▸ TAREFA INDICADA
Por favor, reproduza os registros abaixo sem alterar nada, do primeiro ao último.

(Registros de uma fonte de dados)
---

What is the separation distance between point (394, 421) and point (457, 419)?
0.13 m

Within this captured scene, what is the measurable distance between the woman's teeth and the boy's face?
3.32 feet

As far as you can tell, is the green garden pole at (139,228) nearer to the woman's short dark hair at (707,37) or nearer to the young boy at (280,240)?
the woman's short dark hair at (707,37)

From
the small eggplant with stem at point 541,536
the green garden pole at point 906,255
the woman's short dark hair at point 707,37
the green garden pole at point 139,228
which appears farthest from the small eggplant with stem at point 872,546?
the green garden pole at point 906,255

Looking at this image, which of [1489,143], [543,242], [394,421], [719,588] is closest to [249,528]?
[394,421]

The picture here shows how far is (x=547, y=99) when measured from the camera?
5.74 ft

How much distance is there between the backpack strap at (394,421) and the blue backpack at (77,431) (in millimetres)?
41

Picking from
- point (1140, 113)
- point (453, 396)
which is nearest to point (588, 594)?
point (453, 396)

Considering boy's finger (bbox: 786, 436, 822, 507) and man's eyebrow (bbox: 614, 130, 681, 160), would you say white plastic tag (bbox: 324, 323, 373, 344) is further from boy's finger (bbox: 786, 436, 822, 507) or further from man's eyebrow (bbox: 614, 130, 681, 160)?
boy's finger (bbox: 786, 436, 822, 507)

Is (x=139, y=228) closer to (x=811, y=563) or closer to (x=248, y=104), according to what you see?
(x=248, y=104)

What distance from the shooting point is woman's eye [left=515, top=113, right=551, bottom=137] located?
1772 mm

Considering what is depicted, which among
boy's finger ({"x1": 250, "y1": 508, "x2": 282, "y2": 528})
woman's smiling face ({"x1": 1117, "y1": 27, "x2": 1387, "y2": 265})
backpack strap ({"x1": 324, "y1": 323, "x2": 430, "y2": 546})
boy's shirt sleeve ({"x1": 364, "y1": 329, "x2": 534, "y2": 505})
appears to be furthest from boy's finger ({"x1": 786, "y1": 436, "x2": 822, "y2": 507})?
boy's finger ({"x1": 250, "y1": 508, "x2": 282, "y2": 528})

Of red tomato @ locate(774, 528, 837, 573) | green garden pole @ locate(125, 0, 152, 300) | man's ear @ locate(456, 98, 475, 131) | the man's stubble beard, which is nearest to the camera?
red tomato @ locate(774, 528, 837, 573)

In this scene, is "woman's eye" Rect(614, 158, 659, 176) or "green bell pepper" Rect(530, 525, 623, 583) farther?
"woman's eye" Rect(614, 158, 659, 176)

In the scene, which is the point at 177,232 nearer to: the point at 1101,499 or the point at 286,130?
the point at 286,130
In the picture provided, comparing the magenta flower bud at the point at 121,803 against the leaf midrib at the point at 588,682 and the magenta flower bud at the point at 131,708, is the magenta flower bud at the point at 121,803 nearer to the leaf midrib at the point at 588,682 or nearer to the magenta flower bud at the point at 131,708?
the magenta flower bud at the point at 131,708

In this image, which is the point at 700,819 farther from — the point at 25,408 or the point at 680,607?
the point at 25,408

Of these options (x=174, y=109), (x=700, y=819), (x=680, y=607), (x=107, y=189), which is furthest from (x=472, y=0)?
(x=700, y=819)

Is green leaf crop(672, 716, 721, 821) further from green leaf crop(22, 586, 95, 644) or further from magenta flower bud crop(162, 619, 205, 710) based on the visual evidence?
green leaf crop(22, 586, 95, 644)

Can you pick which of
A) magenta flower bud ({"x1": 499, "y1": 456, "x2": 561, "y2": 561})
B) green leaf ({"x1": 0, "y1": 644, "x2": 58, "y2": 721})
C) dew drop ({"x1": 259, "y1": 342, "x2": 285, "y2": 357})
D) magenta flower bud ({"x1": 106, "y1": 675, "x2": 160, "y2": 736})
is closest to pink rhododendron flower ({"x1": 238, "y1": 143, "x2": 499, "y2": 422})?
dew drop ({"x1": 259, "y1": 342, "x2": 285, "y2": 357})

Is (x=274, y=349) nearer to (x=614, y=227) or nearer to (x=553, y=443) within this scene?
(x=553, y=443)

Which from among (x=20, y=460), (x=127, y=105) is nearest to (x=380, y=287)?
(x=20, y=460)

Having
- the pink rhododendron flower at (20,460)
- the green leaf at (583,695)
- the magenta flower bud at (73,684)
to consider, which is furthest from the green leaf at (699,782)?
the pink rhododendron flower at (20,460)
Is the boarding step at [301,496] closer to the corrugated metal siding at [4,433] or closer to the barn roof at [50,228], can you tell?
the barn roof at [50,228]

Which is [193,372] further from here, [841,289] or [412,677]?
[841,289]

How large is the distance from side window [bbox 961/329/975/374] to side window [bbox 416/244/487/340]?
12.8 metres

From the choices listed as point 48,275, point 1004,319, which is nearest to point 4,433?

---

▸ RESPOSTA COMPLETA
What is the separation distance between point (394, 421) and point (457, 419)?
0.13 m

Within this captured scene, what is the measurable distance between the woman's teeth and the boy's face?
3.32 feet

As far as you can tell, is the green garden pole at (139,228) nearer to the woman's short dark hair at (707,37) or nearer to the young boy at (280,240)?
the woman's short dark hair at (707,37)

From
the small eggplant with stem at point 541,536
the green garden pole at point 906,255
the woman's short dark hair at point 707,37
the green garden pole at point 139,228
which appears farthest from the small eggplant with stem at point 872,546?
the green garden pole at point 906,255

Looking at this image, which of [1489,143], [543,242], [394,421], [719,588] is closest to [249,528]?
[394,421]

The picture here shows how far is (x=547, y=99) when measured from the camera?
5.74 ft

How much distance is there between the backpack strap at (394,421) and the blue backpack at (77,431) (in millimetres)?
41

Picking from
- point (1140, 113)
- point (453, 396)
which is nearest to point (588, 594)?
point (453, 396)

Considering boy's finger (bbox: 786, 436, 822, 507) and man's eyebrow (bbox: 614, 130, 681, 160), would you say white plastic tag (bbox: 324, 323, 373, 344) is further from boy's finger (bbox: 786, 436, 822, 507) or further from man's eyebrow (bbox: 614, 130, 681, 160)?
boy's finger (bbox: 786, 436, 822, 507)

Is (x=139, y=228) closer to (x=811, y=563) or closer to (x=248, y=104), according to what you see?
(x=248, y=104)

What distance from the shooting point is woman's eye [left=515, top=113, right=551, bottom=137] located?
1772 mm

Considering what is depicted, which among
boy's finger ({"x1": 250, "y1": 508, "x2": 282, "y2": 528})
woman's smiling face ({"x1": 1117, "y1": 27, "x2": 1387, "y2": 265})
backpack strap ({"x1": 324, "y1": 323, "x2": 430, "y2": 546})
boy's shirt sleeve ({"x1": 364, "y1": 329, "x2": 534, "y2": 505})
appears to be furthest from boy's finger ({"x1": 786, "y1": 436, "x2": 822, "y2": 507})?
boy's finger ({"x1": 250, "y1": 508, "x2": 282, "y2": 528})

Of red tomato @ locate(774, 528, 837, 573) | green garden pole @ locate(125, 0, 152, 300) | man's ear @ locate(456, 98, 475, 131) | the man's stubble beard, which is nearest to the camera?
red tomato @ locate(774, 528, 837, 573)

In this scene, is "woman's eye" Rect(614, 158, 659, 176) or "green bell pepper" Rect(530, 525, 623, 583) farther?
"woman's eye" Rect(614, 158, 659, 176)

In the scene, which is the point at 177,232 nearer to: the point at 1101,499 or the point at 286,130?
the point at 286,130
In the picture provided, comparing the magenta flower bud at the point at 121,803 against the leaf midrib at the point at 588,682 and the magenta flower bud at the point at 131,708, is the magenta flower bud at the point at 121,803 nearer to the leaf midrib at the point at 588,682 or nearer to the magenta flower bud at the point at 131,708?
the magenta flower bud at the point at 131,708

In this image, which is the point at 700,819 farther from — the point at 25,408 or the point at 680,607?
the point at 25,408

Of these options (x=174, y=109), (x=700, y=819), (x=680, y=607), (x=107, y=189), which is furthest from (x=472, y=0)?
(x=700, y=819)

Is green leaf crop(672, 716, 721, 821) further from green leaf crop(22, 586, 95, 644) or further from magenta flower bud crop(162, 619, 205, 710) based on the visual evidence?
green leaf crop(22, 586, 95, 644)

Can you pick which of
A) magenta flower bud ({"x1": 499, "y1": 456, "x2": 561, "y2": 561})
B) green leaf ({"x1": 0, "y1": 644, "x2": 58, "y2": 721})
C) dew drop ({"x1": 259, "y1": 342, "x2": 285, "y2": 357})
D) magenta flower bud ({"x1": 106, "y1": 675, "x2": 160, "y2": 736})
is closest to pink rhododendron flower ({"x1": 238, "y1": 143, "x2": 499, "y2": 422})?
dew drop ({"x1": 259, "y1": 342, "x2": 285, "y2": 357})

Is (x=274, y=349) nearer to (x=614, y=227) or nearer to (x=553, y=443) within this scene?
(x=553, y=443)

Which from among (x=20, y=460), (x=127, y=105) is nearest to (x=380, y=287)?
(x=20, y=460)

Having
- the pink rhododendron flower at (20,460)
- the green leaf at (583,695)
- the magenta flower bud at (73,684)
to consider, which is furthest from the green leaf at (699,782)?
the pink rhododendron flower at (20,460)
Is the boarding step at [301,496] closer to the corrugated metal siding at [4,433] or closer to the barn roof at [50,228], can you tell?
the barn roof at [50,228]

Which is [193,372] further from here, [841,289] or [412,677]?
[841,289]

How large is the distance from side window [bbox 961/329/975/374] to side window [bbox 416/244/487/340]?
12.8 metres

From the choices listed as point 48,275, point 1004,319, which is nearest to point 4,433?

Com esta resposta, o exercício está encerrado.